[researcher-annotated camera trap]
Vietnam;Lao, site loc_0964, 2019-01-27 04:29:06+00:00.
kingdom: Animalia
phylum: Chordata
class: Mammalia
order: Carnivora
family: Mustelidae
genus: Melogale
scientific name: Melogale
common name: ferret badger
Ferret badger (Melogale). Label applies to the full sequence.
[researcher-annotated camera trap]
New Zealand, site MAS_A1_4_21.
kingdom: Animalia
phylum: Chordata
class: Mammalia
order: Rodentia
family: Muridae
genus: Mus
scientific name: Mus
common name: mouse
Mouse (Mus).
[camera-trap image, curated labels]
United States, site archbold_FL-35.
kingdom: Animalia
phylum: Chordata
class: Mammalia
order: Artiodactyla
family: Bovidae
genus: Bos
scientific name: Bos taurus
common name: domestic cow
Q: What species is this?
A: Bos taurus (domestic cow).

---

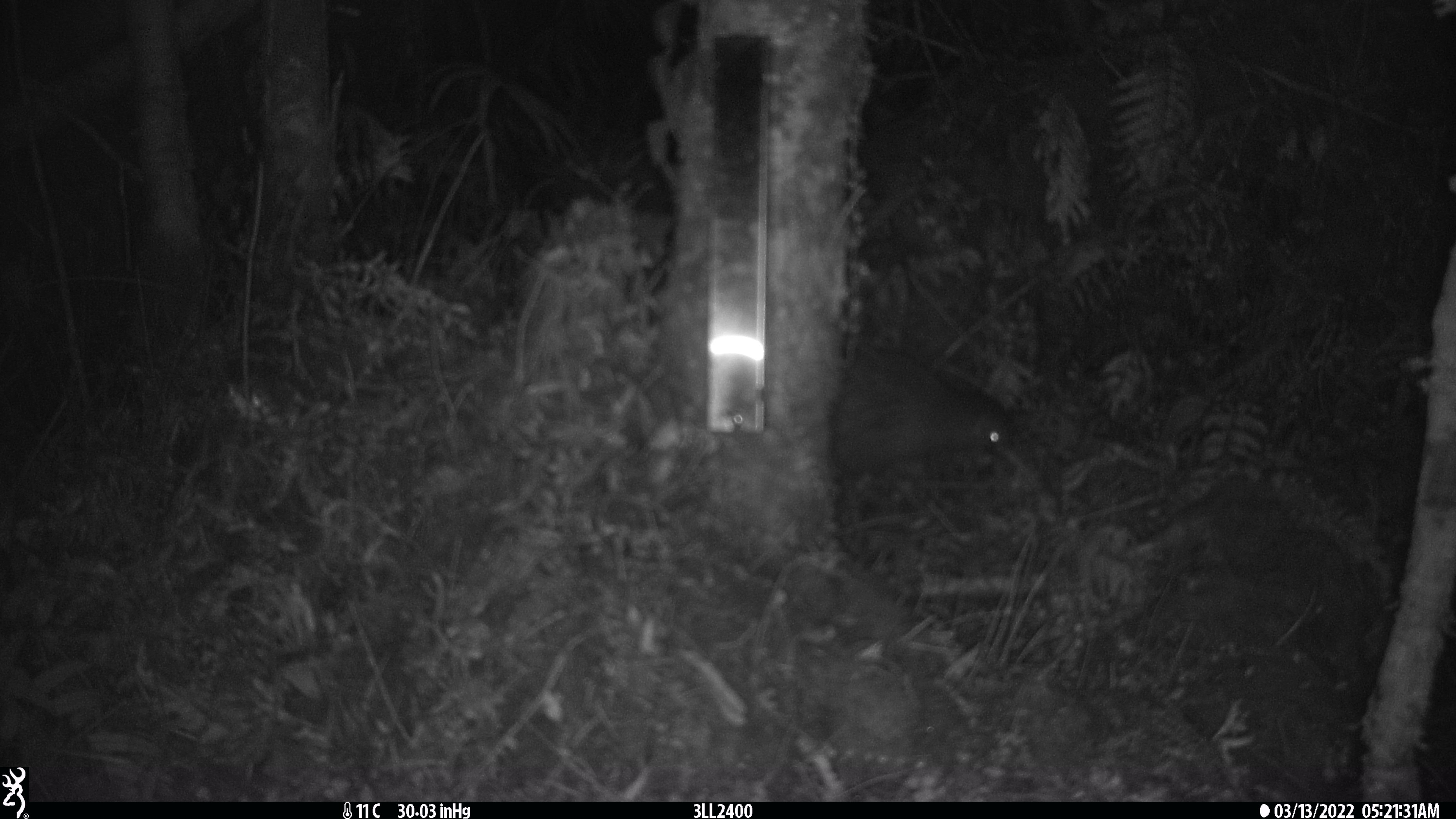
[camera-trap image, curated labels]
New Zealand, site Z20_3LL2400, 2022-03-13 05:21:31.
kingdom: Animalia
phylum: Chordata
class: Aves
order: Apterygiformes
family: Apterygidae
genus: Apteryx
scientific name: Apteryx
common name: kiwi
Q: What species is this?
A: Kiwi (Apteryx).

--

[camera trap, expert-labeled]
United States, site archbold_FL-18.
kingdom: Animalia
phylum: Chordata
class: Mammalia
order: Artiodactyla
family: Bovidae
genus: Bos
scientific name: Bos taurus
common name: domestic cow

#### Exercise
Reproduce, exactly as they stand in the data above, the lines from the one that holds "scientific name: Apteryx" to the one that holds "A: Kiwi (Apteryx).", inclusive.

#### Solution for this task
scientific name: Apteryx
common name: kiwi
Q: What species is this?
A: Kiwi (Apteryx).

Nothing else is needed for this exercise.